Use this when: You've validated the problem and need to decide what the smallest testable version of your product looks like — what's in, what's out, and what "success" means before writing code.
You're done when: You have a scope document with one core workflow, explicit cut lines, a success metric, and a hard launch deadline.
The Sequence
Template
Half a Product, Not a Half-Assed Product
Jason Fried puts it bluntly: "You're better off with a kick-ass half than a half-assed whole." An MVP isn't an excuse to ship something broken. It's a commitment to do fewer things well. Cut your ambition in half, then make sure what remains is genuinely great. Start with the epicenter, the one thing your product absolutely must do, and make that feel complete. Everything else can wait for v2.
Example
A team validated that freelancers waste hours chasing invoices. Their first feature list had 14 items.
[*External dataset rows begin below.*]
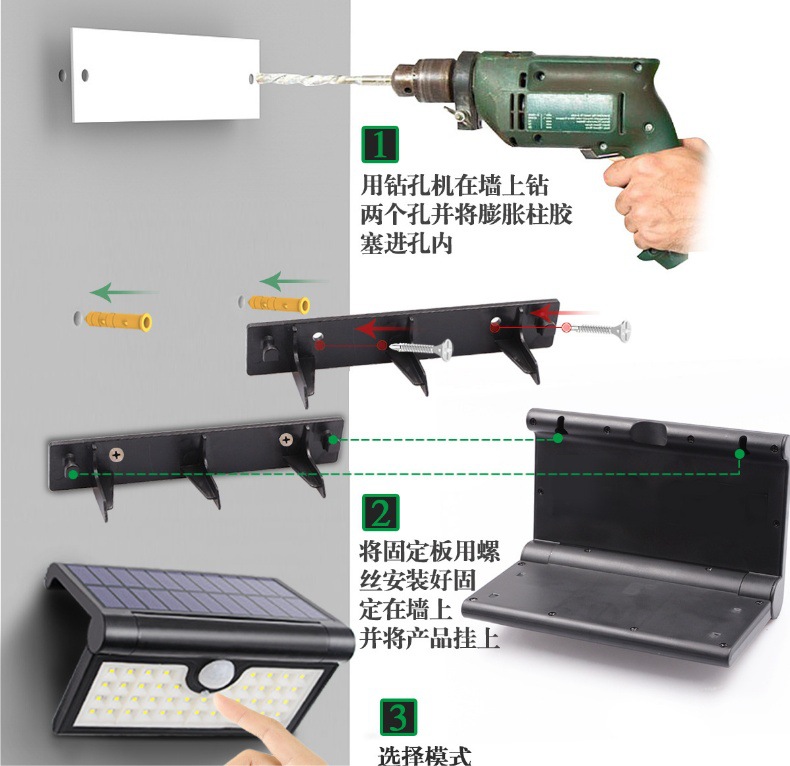 1
用钻孔机在墙上钻两个孔并将膨胀柱胶塞进孔内

2
将固定板用螺丝安装好固定在墙上并将产品挂上

3
选择模式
They cut to 3:
- Core workflow — freelancer enters amount and client email, system generates a payment link, client pays, freelancer gets notified
- What shipped — create an invoice, send it via email, get notified when it's paid
- What was cut — client portal, templates, recurring invoices, expense tracking, tax calculations, multi-currency, integrations
- Success metric — 10 freelancers send a real invoice to a real client within the first week
- Deadline — 3 weeks
They shipped in 2.5 weeks. Eight freelancers sent invoices, five clients paid. The core value worked. Templates and recurring invoices came in v2.